(Aufgaben):
a - Beantworte anhand des Forumsthreads zu Datenbankabfragen in Swing die folgenden Fragen.
(i) In welcher Art von Klasse möchte MontyBurns die GUI und die Datenbankabfragen nicht gemeinsam unterbringen?
(ii) Wofür steht laut outbreaker „Boundary“?
(iii) Welches Model nennt MontyBurns als Beispiel, in das die einzelnen Tupel in einer Schleife eingefügt werden könnten?
b - Führe den Forumsthread zu Datenbankabfragen in Swing ab seinem letzten Satz weiter.

(Seitenauszug):

# Wo bring ich die datenbankanfragen unter?



## MontyBurns (29. Jan 2008)

hi

ich arbeite mich gerade in swing ein und frag mich wie ich am geschicktesten die datenbankanfragen unterbringe
wollte keine Jframe-klasse schreiben in der das gui gebaut wird, und auch die datenbankabfragen drin stehen

dachte mir das man das ganze vlt im model der jeweiligen komonete unterbringen kann
hab aber leider noch niergendwo ne "richtlinie" gefunden wie man das am geschicktesten anstellt ....

vlt hat ja jmd nen tipp für mich

würd mich freun

MontyBurns


----------



## outbreaker (30. Jan 2008)

Hallo

Eigentlich werden in der OO Programmierung Klassen in Control Boundary und Control getrennt
Boundary ist deine GUI
Control ist deine Datenbank abfrage
Entity sind deine Datenhaltungsklassen

Du solltest dir also auf jedenfall eine eigene Klasse für das Abfragen der Datenbankinformationen anlegen und das nicht mit in die GUI hauen. Das würde das ganze auch sehr unübersichtlich machen

Robustheitsanalyse


----------



## mimo (30. Jan 2008)

Ich denke so pauschal lässt sich das nicht festlegen. das kommt darauf an wie komplex deine Abfragen sind. Und wie deine Views aufgebaut sind. Du kannst natürlich die Tabellen 1:1 aus der Datenbank Darstellen lassen, aber wie sieht es aus wenn deine Metadaten von den der Tabelle im View abweichen solln?


----------



## MontyBurns (30. Jan 2008)

hm...
was ich mich hald frage, ob ich jetzt eine klasse baue mit der eine relation ausgelesen wird un dann die einzelenen tupel in einer schleife in z.b. das defaultListModel einfüge, oder ob man vlt das DefaultListModel erweitert, und das ganze direkt darin implementiert

auf meiner suche nach einer antwort hab ich viele swing-tutorials gesehen, aber leider keins das mir zeigen konnte wie so eine anwendung gebaut/strukturiert wird, also wo welche funktionalität rein kommt ....

mich würd mal eine kleine swing anwendung sehen die man als vorbild nehmen kann wie sowas strukturiert wird

MontyBurns


----------



## outbreaker (30. Jan 2008)

Ich mache das so:


Control

Klasse fragt die Daten bei der Datenbank ab und schreibt Sie in ein ListModel (für die Abfrage übergibst du der Klasse z. B. dein aktuelles Model oder lässt dir eines zurück geben)

(Bereitgestellte Daten):
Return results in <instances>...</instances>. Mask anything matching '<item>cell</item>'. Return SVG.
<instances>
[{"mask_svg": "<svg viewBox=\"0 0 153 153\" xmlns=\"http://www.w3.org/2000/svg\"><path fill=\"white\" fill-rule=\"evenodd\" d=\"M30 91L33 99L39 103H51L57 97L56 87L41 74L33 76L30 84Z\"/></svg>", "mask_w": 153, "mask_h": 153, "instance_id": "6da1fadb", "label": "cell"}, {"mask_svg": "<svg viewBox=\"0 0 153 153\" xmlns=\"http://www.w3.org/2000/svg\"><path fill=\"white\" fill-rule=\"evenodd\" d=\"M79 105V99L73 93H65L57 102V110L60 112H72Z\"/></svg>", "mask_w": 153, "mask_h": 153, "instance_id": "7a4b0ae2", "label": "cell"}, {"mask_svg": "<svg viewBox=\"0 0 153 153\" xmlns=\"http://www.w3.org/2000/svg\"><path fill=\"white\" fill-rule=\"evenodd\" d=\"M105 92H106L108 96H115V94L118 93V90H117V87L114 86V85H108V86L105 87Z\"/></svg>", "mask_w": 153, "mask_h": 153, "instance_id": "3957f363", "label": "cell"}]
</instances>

(Antworten je Aufgabe):
a -
(i) In einer JFrame-Klasse.
(ii) Für die GUI.
(iii) Das DefaultListModel.

b -
Entity

ListModel Klasse welche die Daten für deine Table enthält
-> wird von der Control Klasse befüllt

Boundary

GUI Klasse welche die Liste enthält
diese Klasse stößt das abrufen der Daten dann über die Control Klasse an


Hilft dir das weiter oder verstehe ich deine Frage falsch?


----------



## MontyBurns (30. Jan 2008)

ja
glaub das war ein ganz guter denkanstoss

aber gibt es keine texte die sich damit beschäftigen wie man sowas aufbaut?
sonst darf man sich nciht wundern das alle alles in eine klasse stecken ...

danke (freu mich noch über andere anregungen)

MontyBurns


----------



## outbreaker (30. Jan 2008)

Das ist nicht java spezifisch einfach mal allgemein nach Objektorientierte Programmierung gucken bzw auch UML
ich werde mal zu Hause in meine Studiumsunterlagen gucken ob ich da ein paar gute Hinweise bzw Literatur finde

Schreibe ich dir dann


----------



## MontyBurns (30. Jan 2008)

ich glaube ich kenn mich objektorientierung recht gut aus
hab aber bis jetzt nie swing sachen programmiert und weiss nicht was da die übliche vorgehensweise ist solche strukturprobleme zu lösen
ich glaub was mich verwirrt ist, das überall geschrieben wird man soll darstellung von der logik und der datenhaltung trennen, aber nirgens konkret gezeigt wird wie das normalerweise umgesetzt wird


----------



## Gast2 (30. Jan 2008)

Such mal nach Design Pattern/Entwurfsmuster  die zeigen dir wie du mit Strukruprobleme und noch mehr umgehen kannst...


----------



## MontyBurns (30. Jan 2008)

Design Pattern/Entwurfsmustet sind mir ein begriff
und ich hab das MVC-pattern glaub ich halbwegs verstanden
nur weiss ich nciht wie ich das am ende umsetzen soll

mir würde glaub ich schon ein grobes uml-diagramm nützen

MontyBurns


----------



## Gast2 (30. Jan 2008)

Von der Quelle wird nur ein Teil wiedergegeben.